_Given exercise_
Filter the entries below down to the lines that contain the word "texture", matching case exactly, and copy each such line.

_Data supplied_

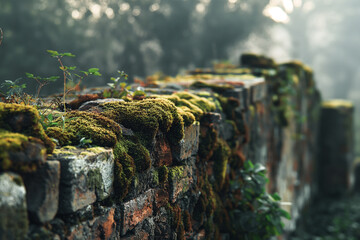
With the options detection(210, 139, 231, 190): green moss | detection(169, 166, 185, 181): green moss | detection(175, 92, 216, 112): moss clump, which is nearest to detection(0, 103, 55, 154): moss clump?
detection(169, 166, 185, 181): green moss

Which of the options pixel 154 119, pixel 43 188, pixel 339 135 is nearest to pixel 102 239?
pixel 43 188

* * *

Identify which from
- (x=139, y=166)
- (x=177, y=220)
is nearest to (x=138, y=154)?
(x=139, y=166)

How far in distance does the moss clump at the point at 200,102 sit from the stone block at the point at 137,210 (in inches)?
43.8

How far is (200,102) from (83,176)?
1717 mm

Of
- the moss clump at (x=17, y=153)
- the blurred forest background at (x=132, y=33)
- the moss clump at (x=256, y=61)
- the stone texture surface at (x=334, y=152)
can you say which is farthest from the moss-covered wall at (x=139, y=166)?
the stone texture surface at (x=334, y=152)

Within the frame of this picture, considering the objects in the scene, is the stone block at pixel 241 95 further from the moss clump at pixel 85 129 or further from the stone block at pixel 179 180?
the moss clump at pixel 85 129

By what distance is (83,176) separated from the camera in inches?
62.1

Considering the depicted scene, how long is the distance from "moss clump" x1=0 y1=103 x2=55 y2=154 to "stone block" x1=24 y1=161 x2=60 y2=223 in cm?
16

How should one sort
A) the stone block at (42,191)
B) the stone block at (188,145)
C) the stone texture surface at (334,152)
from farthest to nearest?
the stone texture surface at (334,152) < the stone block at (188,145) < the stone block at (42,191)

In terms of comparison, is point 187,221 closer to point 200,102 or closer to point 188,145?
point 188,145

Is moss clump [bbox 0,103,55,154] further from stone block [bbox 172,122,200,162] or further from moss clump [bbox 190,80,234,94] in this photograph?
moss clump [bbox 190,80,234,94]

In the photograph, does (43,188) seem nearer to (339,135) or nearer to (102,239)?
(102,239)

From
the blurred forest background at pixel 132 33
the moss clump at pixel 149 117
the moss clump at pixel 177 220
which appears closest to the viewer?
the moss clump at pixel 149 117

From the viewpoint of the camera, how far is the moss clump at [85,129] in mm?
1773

* * *

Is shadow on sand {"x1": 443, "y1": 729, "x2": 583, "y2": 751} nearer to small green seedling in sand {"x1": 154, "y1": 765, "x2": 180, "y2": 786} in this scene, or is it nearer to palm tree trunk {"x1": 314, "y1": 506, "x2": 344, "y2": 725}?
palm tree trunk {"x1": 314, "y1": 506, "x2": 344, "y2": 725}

_Full solution_
- the stone texture surface at (x=334, y=152)
the stone texture surface at (x=334, y=152)
C) the stone texture surface at (334,152)
the stone texture surface at (334,152) < the stone block at (188,145) < the stone block at (42,191)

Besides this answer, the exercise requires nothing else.